* [RECORDS PROVIDED]:
──────────────────────────────

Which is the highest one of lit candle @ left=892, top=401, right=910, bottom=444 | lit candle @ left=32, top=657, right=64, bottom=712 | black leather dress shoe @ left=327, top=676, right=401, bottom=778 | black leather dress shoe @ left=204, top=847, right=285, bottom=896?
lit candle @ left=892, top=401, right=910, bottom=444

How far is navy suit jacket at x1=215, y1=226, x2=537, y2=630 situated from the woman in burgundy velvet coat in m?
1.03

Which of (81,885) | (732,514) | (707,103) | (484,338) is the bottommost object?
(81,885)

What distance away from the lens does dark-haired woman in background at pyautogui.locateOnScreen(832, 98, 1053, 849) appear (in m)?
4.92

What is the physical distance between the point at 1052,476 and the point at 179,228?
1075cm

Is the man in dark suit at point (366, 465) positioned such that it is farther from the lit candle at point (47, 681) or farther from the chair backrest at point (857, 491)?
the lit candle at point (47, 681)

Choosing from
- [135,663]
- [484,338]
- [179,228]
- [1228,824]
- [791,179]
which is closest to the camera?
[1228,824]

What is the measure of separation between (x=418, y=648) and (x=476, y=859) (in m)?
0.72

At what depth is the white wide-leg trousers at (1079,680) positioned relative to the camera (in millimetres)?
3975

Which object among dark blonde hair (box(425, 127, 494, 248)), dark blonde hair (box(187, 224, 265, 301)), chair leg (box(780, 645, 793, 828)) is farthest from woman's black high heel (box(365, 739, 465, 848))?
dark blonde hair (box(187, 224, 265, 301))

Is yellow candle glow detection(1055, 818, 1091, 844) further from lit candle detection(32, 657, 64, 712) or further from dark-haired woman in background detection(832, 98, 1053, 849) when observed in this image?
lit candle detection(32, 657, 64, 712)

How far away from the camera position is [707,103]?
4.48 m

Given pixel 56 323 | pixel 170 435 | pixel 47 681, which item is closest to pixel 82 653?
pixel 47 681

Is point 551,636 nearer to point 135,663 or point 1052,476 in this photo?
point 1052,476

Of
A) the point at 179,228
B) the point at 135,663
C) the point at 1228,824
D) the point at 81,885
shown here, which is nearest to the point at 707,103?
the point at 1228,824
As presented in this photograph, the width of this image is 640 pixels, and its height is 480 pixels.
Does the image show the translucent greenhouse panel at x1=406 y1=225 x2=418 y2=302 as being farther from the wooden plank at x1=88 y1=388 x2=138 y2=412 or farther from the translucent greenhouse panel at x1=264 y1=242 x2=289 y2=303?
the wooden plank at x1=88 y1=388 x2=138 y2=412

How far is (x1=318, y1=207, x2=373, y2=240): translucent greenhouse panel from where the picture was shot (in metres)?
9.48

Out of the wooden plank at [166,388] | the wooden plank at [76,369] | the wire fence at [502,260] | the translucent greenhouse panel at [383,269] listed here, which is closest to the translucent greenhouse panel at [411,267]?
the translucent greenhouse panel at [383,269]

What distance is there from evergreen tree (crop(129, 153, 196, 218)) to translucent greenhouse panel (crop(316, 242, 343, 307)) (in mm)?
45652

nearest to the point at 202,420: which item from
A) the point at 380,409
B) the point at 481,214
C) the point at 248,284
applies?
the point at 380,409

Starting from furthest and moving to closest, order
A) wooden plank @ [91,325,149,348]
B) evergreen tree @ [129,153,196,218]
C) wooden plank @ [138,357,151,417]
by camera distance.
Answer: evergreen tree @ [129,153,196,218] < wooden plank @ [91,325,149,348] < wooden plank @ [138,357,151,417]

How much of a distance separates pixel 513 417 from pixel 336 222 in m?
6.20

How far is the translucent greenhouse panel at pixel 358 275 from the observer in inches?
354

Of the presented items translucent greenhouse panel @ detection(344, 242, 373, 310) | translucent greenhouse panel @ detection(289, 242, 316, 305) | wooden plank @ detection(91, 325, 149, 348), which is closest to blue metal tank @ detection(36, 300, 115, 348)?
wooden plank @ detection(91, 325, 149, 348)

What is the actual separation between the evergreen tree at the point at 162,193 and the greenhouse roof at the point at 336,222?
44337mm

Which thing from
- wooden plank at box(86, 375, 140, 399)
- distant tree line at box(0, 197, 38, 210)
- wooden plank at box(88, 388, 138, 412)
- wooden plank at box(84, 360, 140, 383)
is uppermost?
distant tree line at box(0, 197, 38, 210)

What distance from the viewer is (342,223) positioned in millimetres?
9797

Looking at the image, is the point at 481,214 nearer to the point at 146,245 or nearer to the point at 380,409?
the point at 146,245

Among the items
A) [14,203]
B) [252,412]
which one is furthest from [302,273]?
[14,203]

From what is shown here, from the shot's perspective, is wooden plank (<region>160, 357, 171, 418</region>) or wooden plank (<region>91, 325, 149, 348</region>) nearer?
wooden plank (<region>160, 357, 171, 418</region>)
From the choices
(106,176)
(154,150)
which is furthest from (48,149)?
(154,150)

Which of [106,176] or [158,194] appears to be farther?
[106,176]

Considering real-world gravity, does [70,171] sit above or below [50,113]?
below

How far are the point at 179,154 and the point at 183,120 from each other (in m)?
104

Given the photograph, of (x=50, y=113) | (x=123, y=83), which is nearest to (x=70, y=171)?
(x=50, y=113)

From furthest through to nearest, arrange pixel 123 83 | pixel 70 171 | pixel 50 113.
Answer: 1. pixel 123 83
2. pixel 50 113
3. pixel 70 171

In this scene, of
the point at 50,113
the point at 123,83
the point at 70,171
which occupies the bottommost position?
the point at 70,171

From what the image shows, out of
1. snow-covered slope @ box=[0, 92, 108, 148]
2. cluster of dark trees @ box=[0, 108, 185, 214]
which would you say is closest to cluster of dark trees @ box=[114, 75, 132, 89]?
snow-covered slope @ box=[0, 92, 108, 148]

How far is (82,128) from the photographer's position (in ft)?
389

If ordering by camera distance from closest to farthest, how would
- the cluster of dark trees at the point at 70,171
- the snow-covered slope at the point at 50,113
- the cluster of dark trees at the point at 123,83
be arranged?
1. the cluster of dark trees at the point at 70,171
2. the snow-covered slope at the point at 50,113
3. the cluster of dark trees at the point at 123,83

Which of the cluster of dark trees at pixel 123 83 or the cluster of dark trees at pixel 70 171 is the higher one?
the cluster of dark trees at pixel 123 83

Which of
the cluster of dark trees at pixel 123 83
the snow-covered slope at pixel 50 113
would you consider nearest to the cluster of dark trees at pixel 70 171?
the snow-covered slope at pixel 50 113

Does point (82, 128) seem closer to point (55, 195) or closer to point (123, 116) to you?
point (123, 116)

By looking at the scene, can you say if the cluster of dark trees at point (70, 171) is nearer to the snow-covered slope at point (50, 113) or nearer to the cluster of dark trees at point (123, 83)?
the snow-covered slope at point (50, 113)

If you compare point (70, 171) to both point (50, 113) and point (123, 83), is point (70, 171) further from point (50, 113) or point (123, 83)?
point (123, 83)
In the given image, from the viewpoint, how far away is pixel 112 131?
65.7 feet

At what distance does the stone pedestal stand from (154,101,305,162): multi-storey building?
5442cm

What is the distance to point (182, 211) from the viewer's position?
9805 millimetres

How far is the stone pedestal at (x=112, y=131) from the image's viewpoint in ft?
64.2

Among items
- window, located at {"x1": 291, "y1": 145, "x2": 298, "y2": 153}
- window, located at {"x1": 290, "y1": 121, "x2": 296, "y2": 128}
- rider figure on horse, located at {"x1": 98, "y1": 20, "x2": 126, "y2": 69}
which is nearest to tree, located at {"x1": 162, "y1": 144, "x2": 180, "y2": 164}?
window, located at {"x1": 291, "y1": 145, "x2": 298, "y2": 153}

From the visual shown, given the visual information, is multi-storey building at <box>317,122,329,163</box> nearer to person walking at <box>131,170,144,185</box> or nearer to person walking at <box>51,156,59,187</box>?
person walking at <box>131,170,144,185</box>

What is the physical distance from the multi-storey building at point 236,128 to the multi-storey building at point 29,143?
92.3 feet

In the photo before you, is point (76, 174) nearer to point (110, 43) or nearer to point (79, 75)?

──────────────────────────────

* [GIVEN TASK]: Copy the rows above exactly as they appear, from the line with "From the choices" through the line with "3. pixel 70 171", both included.

* [SOLUTION TO THIS PROBLEM]:
From the choices
(106,176)
(154,150)
which is furthest from (48,149)?
(154,150)

Which of [106,176] or [158,194] appears to be farther?
[106,176]

Considering real-world gravity, does [70,171] sit above or below [50,113]?
below

How far are the point at 179,154 and the point at 183,120 from each other (in m)?
104

Given the photograph, of (x=50, y=113) | (x=123, y=83), which is nearest to (x=70, y=171)?
(x=50, y=113)

From furthest through to nearest, arrange pixel 123 83 | pixel 70 171 | pixel 50 113.
Answer: 1. pixel 123 83
2. pixel 50 113
3. pixel 70 171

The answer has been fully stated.